(PASSAGE TO READ begins)

I wrote a
few days ago
about "the cautionary tale of Coudert," but with more
background emerging from Legal Week‘s excellent coverage, some
additional insight into the firm’s truly alarming predicament is possible.

Let me preface all I’m about to say by repeating that I have good friends
at the firm (albeit no inside information), and that it thus pains me
to dwell on what by any lights is now a firm in distress.  But I’m
a big believer in the value of "lessons learned," and hope that some
beneficial ones might be extracted even now, before the next chapter
on Coudert is written.

Tim Newbold, the Legal Week reporter, sets the proper overall
tone when he concludes:  "Coudert’s
current predicament is particularly poignant given the fact that it did
so much to blaze the [international] trail."  That predicament
dates to Coudert’s expansion efforts on continental Europe in the 1990’s. 

What
went wrong?  Fundamentally—and we have seen this happen before—both
the profit capability, and the expectations, of its US and European practices
began to diverge, now with potentially lethal results.  While the
US chafed at Europe’s lower profits dragging down the mean, Europe’s
view was that the US had reneged on promises of investment, which would
have brought them up to par.  It matters not who was right; what
does matter is it went unresolved.

(PASSAGE TO READ ends)

- **EXERCISE 1**
Reproduce word for word the stretch of the post about Coudert from "Tim Newbold, the" through "it went unresolved.".
- **EXERCISE 2**
List every phrase that the post about Coudert places inside quotation marks.
- **EXERCISE 3**
Extend the post about Coudert, picking up after its final sentence.

(DATASET SECTION begins)

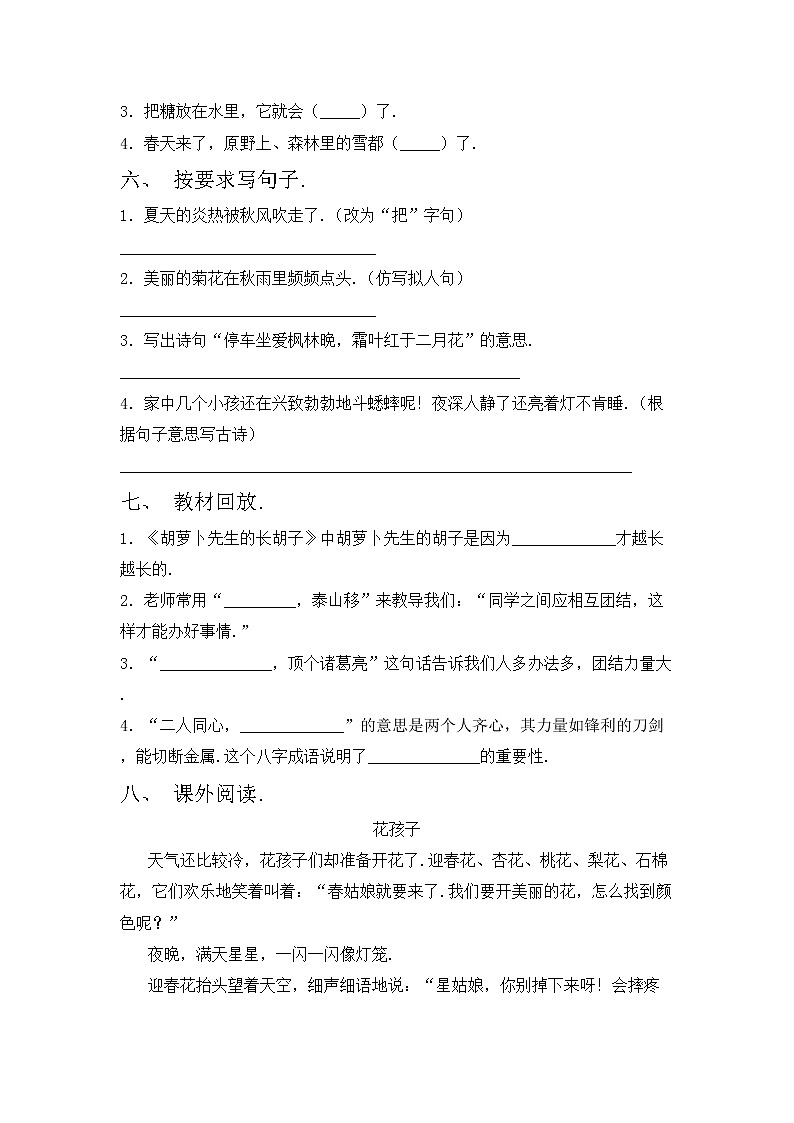 鄂教版三年级语文上册期中试卷及答案【各版本】第2页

(DATASET SECTION ends)

- **TASK RESPONSE 1**
Tim Newbold, the Legal Week reporter, sets the proper overall
tone when he concludes:  "Coudert’s
current predicament is particularly poignant given the fact that it did
so much to blaze the [international] trail."  That predicament
dates to Coudert’s expansion efforts on continental Europe in the 1990’s. 

What
went wrong?  Fundamentally—and we have seen this happen before—both
the profit capability, and the expectations, of its US and European practices
began to diverge, now with potentially lethal results.  While the
US chafed at Europe’s lower profits dragging down the mean, Europe’s
view was that the US had reneged on promises of investment, which would
have brought them up to par.  It matters not who was right; what
does matter is it went unresolved.

- **TASK RESPONSE 2**
- the cautionary tale of Coudert
- lessons learned
- Coudert's current predicament is particularly poignant given the fact that it did so much to blaze the [international] trail.

- **TASK RESPONSE 3**
Now, as a strategic matter, the firm faces a difficult cross-roads.  It’s
safe to say most analysts view a merger as ultimately the best, or only,
salvation for Coudert, but at the moment they’re in a defensive, underperforming
crouch:   Not the stance from which to execute a merger-from-strength.   If
a merger is to be more than a distress sale, Coudert needs to take the
time to restore its attractiveness—by, I would recommend, focusing
on its strong Asian network and the indispensable New York office.  But
time is a luxury they may not have a lot of. 

In short, they need
to merge because they’re weakened, but because they’re weakened merger
prospects are unattractive.  My choice?  Go for broke
(perhaps literally) and try to rebuild on your own.

As I said, there is no schadenfreude for me in this sad tale.  But
there is at least one key lesson:  When it comes to reconciling
different profit expectations, you cannot survive half-pregnant.  Make
a choice; bite the bullet; become, perhaps, a different firm.  But
a healthy one.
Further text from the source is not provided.